ALBRIGHT: You don't need that many people to detonate a dirty bomb. It is not a very sophisticated device. If you can get the radioactive material, and can you get some high explosives and have some facility at using those high explosives, it can just require a few people.
You also need people to acquire the material, if it's not already in hand. You need people to scout out target. Prepare the way. So a handful of people can do this.
HARRIS: Do you think that there might be other plots that may be further along, more advanced than just the discussion stage, as we heard this was in?
ALBRIGHT: It's very hard to know. I mean, the pace of al Qaeda attacks is not that rapid. I mean, one every year or so. So this may be only one in the works.
HARRIS: Has any dirty bomb ever been detonated anywhere or is it just a theory at this particular point? ALBRIGHT: I don't think there's ever been an actual detonation of a dirty bomb, but there's been several radiological accidents that really provide the baseline on trying to understand what could happen in such an attack. I mean, a case in Brazil where a radioactive source was stolen and then the material got out, and in the end four people died, mostly children. And they spread the material by foot and hand.
HARRIS: You know I saw those documents just -- as a matter of fact, was just handling them about maybe an hour ago. The documents that we were talking about that were found in Afghanistan. And I want to ask you if after your examination of documents do you think that this was something that required, I don't know, abnormal amounts of intelligence -- or not just money, but actual intelligence to figure out how to do this sort of thing? Was this just some sort of plan that was just cooked up in a back room somewhere?
ALBRIGHT: It appears from theses documents that whatever al Qaeda was doing it would think it through. I mean, sometimes they were fairly ignorant or they made mistakes, but it appears that the group that was being trained in explosives -- kind of what we considered an advanced group. They had gone through the basic training and were, in a sense, in graduate school. That it was those people who would be looking at how to make a dirty bomb.
And one of the documents, while it doesn't explicitly talk about it, there is a design of what we viewed as a dirty bomb and not as a nuclear weapon.
HARRIS: OK. Explain the difference then if you can for us, in layman's terms.
ALBRIGHT: Well a dirty bomb is really just using explosives or some other means to disperse radioactive material.
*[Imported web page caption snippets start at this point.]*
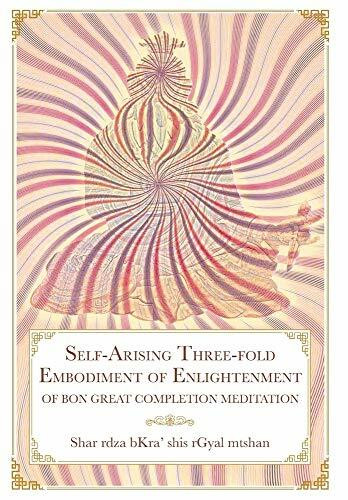 Self-Arising Three-fold Embodiment of Enlightenment: [of Bon Great Completion Meditation]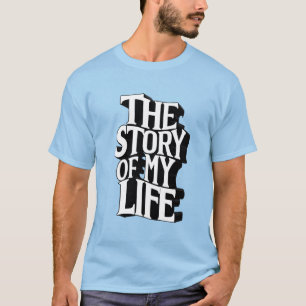 T-shirt L'histoire de ma vie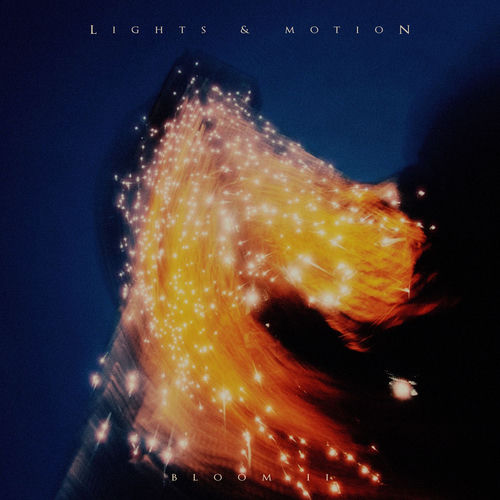 Bloom II Lights & Motion Lights & Motion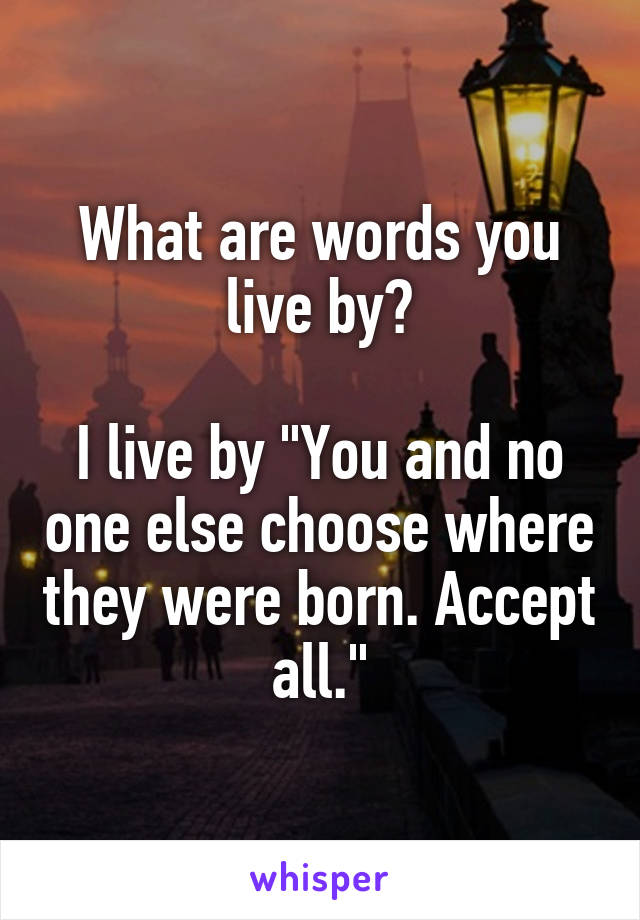 What are words you live by?

I live by "You and no one else choose where they were born. Accept all."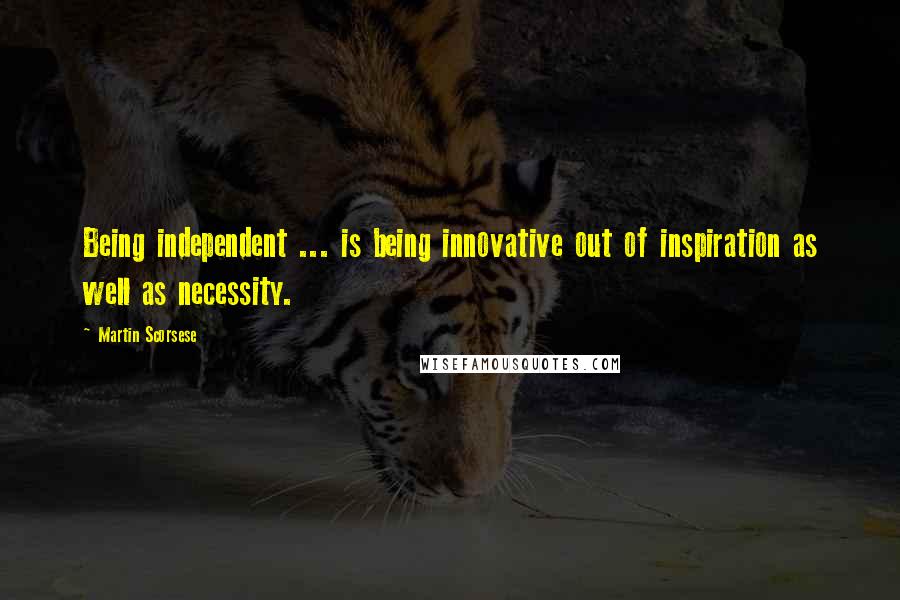 Martin Scorsese Quotes: Being independent ... is being innovative out of inspiration as well as necessity.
A nuclear weapons is you're actually trying to take special nuclear material called plutonium or highly enriched uranium and create a massive explosion using a nuclear reaction. And it's a -- a dirty bomb really is meant to disperse the radioactive material across an area to deny people the ability to get into that area.
A nuclear weapon is meant to destroy buildings and whole blocks and cause massive amounts of glass (ph) burn and radiation casualties.
HARRIS: Now physically, how large would this device be? Let's go by the documents that you actually examined. How big physically would that device be? Would this be something that would be hidden in a vehicle or something that would be delivered by some sort of a rocket or perhaps carried by a suicide bomber?
ALBRIGHT: The size depends on the type of radioactive material that's being used. If it's something like plutonium, it doesn't have to be very large. I mean, you don't need very much shielding. Most of the weight would be the explosives, so it could be 50 kilograms or even less.
If it's highly radioactive material, like CZM137, that emits very intense gamma rays, you're going to have to put lead around it. So it may be 100 kilograms with shielding, which you probably remove before you detonate it. But the bottom line is these things are not very big. They're much, much smaller than a nuclear explosive.
HARRIS: And that makes this news today even more unsettling. David Albright, thank you very much. We sure do appreciate your time and your insight this afternoon. And thank you for going over this document for us.